Why Busing Failed by Matthew F. Delmont

Why Busing Failed by Matthew F. Delmont

Author:Matthew F. Delmont
Language: eng
Format: epub
ISBN: 9780520284241
Publisher: University of California Press


Born and raised in Pontiac, McCabe claimed to have never traveled south of Detroit before she started to protest “busing” at the age of thirty-six.7 Like many other women who became grassroots activists, McCabe, a married mother of three, emphasized her lived experience as a mother and housewife as the reason she became involved in politics. McCabe regularly described her and her fellow marchers as “ordinary housewives and mothers,” and she explained to a Washington Post reporter, “I’m an amateur. When I address people at rallies, if they can relate to me it’s just because they know I’m the same type of person they are, that I am a housewife . . . just mainstream, grass-roots America.”8

Most housewives, of course, were not interviewed in major newspapers and did not regularly appear on the nightly television news, but it would be a mistake to see these claims of ordinariness as empty rhetoric. McCabe’s televisual appeal drew on her ability to visibly lead and capably speak for “antibusing” parents, while also being able to persuasively present herself as a representative member of this group. McCabe’s authority to appear on television and speak on “busing” depended on her ability to identify as both an “ordinary” housewife and the president of a grassroots political group.9 Like many in the crowd, television cameras looked to McCabe as a representative voice of white parents concerned about the federal government’s role in their private family lives, but at the same time television also tracked McCabe as a public political figure who led a six-week mothers’ march to Washington, DC, while her family was home in Pontiac.

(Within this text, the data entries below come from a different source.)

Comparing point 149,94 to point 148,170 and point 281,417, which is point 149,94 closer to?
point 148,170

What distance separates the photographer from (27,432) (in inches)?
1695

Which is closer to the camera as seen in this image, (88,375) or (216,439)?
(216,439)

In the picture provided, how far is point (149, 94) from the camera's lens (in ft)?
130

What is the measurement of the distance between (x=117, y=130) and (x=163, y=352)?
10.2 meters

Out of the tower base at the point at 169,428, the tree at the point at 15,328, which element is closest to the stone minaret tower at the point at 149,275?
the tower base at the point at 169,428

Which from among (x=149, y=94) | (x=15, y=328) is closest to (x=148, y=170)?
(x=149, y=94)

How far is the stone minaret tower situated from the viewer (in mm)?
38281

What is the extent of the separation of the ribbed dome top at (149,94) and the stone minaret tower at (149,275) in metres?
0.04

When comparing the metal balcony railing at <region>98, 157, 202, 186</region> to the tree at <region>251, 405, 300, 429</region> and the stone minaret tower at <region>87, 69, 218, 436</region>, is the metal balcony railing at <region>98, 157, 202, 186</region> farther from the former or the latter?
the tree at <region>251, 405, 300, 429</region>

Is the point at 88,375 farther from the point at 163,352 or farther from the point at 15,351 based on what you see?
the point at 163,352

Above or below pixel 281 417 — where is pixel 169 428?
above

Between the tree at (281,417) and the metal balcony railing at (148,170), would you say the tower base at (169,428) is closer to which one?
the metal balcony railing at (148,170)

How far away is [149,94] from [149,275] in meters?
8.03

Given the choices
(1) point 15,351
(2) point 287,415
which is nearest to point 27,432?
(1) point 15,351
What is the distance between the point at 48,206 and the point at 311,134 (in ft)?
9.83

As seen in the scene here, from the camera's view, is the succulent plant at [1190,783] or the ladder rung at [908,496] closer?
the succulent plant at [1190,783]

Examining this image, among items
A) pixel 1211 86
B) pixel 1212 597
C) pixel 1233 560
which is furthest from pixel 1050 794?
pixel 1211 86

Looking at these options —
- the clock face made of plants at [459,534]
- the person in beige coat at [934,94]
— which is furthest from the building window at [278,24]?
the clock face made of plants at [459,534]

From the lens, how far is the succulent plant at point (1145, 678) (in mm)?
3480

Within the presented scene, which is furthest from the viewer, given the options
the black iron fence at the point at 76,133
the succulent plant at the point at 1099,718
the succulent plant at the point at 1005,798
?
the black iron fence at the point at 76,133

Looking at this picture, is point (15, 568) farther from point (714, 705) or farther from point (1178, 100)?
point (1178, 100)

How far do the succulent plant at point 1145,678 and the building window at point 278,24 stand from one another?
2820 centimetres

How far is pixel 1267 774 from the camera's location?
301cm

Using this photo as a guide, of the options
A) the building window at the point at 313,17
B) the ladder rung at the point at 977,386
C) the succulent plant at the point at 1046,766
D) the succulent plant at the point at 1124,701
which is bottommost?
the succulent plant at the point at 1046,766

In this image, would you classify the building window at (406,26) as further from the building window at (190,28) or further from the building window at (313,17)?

These dual identities are clearly displayed in news coverage of the “antibusing” march McCabe led in Pontiac on September 6, 1971. Pontiac had been propelled into the news a week earlier when members of the Ku Klux Klan dynamited ten empty school buses that were parked in the bus depot.10 The bus bombings prompted federal district court judge Damon Keith, who issued the “busing” order, to warn, “This case will not be settled in the streets of Pontiac.”11 With tensions high in Pontiac, McCabe led several hundred residents on a two-mile protest march from downtown Pontiac to Madison Junior High School in the northeast section of the city. CBS and ABC covered the march, which presented television news camera operators and viewers with easily identifiable images that differed sharply from the KKK’s vigilante violence: orderly marchers with women and children foregrounded, dozens of U.S. flags, and clearly worded placards expressing support for the “busing” boycott (e.g., “Bury the Bus, Keep Freedom Alive” and “Our Kids Like Neighborhood Schools”). After wide shots of the crowd walking toward the camera (CBS estimated six thousand marchers, ABC four thousand), both stations cut to footage of McCabe addressing the large crowd from an elevated platform at the junior high school. These visuals quickly established that this was a mass gathering and that McCabe was recognized as a leader on this issue. CBS offered viewers a medium close-up of McCabe encouraging defiance of the “busing” order.